Friday, November 23, 2012

Stay focused on the real attack

On Sept. 11, 2012, U.S. Ambassador to Libya Christopher Stephens and three other people were murdered by terrorists in an attack in Benghazi.

At the time, anti-American protests had broken out in the streets of Cairo, Egypt, and nearly 20 other countries, apparently sparked by an anti-Islamic Web video made in the U.S. At the time of the killings, the Libyan protests seemed to start out as the same kind of protest as the others. We have since found out that more was involved, although it is still uncertain whether Ambassador Stephens was targeted or simply a high-value accidental victim of the terrorists.
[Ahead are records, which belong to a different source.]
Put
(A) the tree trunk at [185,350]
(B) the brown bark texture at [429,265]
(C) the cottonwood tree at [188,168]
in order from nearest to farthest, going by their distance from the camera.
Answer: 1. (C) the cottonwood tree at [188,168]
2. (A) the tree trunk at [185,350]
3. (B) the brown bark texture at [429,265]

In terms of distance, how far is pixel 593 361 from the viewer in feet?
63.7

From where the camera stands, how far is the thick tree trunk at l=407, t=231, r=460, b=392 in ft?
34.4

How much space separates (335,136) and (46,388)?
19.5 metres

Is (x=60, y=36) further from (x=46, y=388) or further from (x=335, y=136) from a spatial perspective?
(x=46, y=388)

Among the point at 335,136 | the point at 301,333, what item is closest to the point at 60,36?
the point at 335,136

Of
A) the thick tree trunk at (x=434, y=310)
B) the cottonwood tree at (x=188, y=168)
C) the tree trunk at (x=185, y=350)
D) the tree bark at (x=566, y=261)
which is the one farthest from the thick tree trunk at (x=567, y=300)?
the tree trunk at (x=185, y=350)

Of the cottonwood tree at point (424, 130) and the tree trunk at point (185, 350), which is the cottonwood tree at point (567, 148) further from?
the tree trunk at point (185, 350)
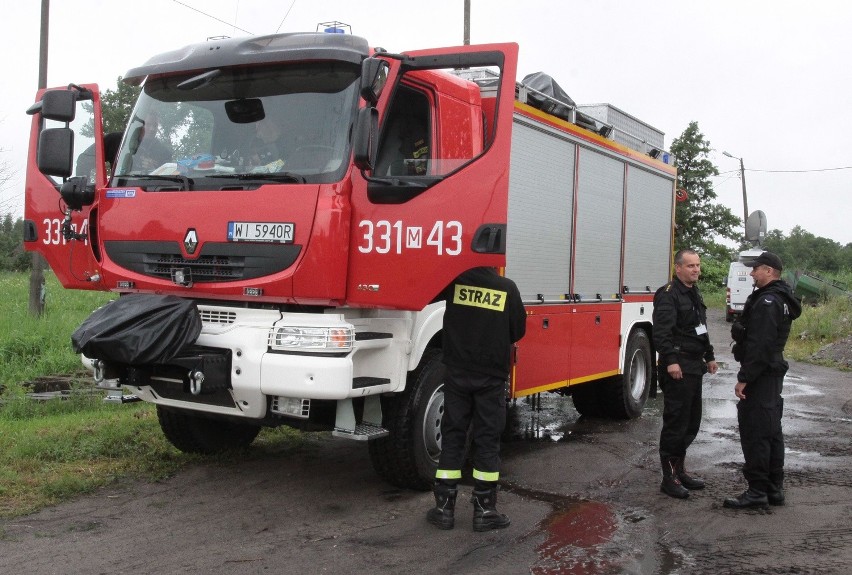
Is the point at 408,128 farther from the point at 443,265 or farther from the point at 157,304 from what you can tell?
the point at 157,304

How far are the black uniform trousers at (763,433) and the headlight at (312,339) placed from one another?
2876 mm

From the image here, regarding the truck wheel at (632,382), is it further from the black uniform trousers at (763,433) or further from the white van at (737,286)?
the white van at (737,286)

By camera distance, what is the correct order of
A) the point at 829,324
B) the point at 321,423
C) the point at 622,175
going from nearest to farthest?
the point at 321,423 < the point at 622,175 < the point at 829,324

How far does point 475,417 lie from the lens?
17.6ft

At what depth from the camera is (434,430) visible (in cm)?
595

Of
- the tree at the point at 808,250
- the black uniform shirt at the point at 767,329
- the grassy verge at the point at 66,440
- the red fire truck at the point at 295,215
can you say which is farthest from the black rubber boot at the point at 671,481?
the tree at the point at 808,250

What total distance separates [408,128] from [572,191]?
2.65 meters

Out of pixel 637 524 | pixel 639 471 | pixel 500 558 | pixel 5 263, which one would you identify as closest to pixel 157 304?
pixel 500 558

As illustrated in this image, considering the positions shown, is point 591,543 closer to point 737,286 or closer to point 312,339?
point 312,339

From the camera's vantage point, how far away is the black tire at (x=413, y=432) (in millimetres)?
5695

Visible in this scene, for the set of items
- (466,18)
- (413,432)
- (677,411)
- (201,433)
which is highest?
(466,18)

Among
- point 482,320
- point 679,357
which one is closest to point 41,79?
point 482,320

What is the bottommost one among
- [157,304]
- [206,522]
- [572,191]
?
[206,522]

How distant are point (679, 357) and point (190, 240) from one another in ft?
11.5
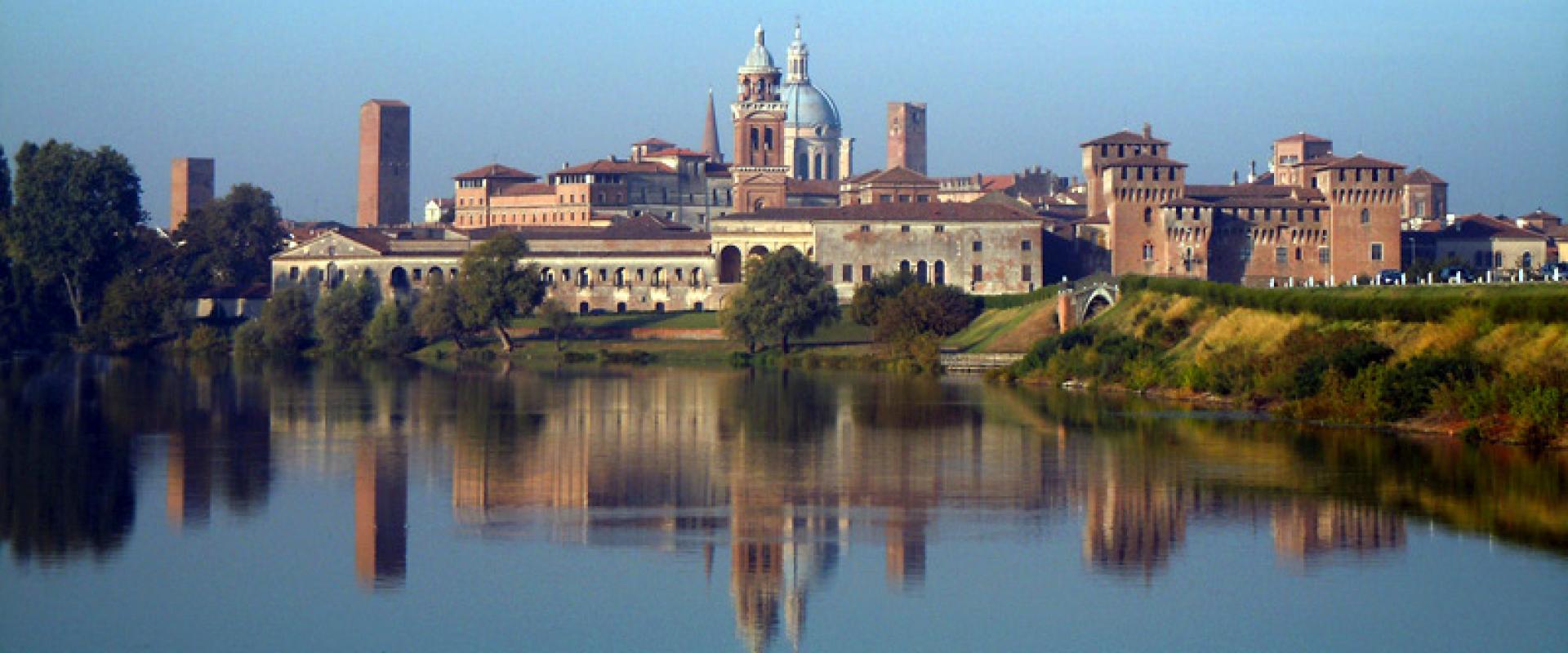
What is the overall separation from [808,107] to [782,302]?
63.4m

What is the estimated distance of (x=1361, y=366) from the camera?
32031 millimetres

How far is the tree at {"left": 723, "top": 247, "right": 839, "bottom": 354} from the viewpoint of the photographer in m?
57.6

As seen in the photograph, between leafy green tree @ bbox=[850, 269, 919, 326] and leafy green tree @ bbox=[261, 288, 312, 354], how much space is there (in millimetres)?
15010

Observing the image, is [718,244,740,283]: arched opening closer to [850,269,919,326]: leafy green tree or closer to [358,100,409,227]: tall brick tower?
[850,269,919,326]: leafy green tree

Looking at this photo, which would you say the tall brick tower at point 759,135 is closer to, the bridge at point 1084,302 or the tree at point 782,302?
the tree at point 782,302

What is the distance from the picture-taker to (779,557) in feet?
60.6

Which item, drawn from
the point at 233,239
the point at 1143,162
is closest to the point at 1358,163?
the point at 1143,162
Congress has oversight over U.S. intelligence efforts and is legitimately concerned about whether there was too little security at the embassy and whether corrections are needed.

However, feverish calls coming from some members of Congress for hearings involving the entire Congress are not only overwrought but seem like post-election sour grapes. The blame some are trying to place on U.S. Ambassador to the United Nations Susan Rice for some kind of cover-up or for gross incompetence is grossly misplaced.

It’s hardly news that Sen. John McCain, R-Ariz., who with Sen. Lindsay Graham, R-S.C., has demanded a Watergate-scale investigation, is angry. McCain has made his public bones being angry. But the tone of his and Graham’s comments amounts to nothing more than grandstanding.

Sadly and too often, congressmen are better at grandstanding than at dealing with real issues like budget deadlines that have the potential to derail our economic recovery in 2013 or missile attacks on Israel that threaten to escalate into a full-blown war.

Terrorists count on the fact that the inevitable cracks left by incomplete information, imperfect planning, and the inability to predict previously unknown actions can be exploited.

If America’s diplomats in the Middle East have asked for more security and not received it, we should know why. If, despite the massive resources of the Central Intelligence Agency, FBI, and military intelligence, we had no information about the group that organized the Benghazi attack, we should know why not.

If our leaders had so little imagination that they did not assume organized terrorists would use street protests as cover, we must ask why not. 

Congressional discussions of the Benghazi attack should stay focused on improving operations. Angry outbursts and partisan attacks just divert the nation from the real issues and real solutions.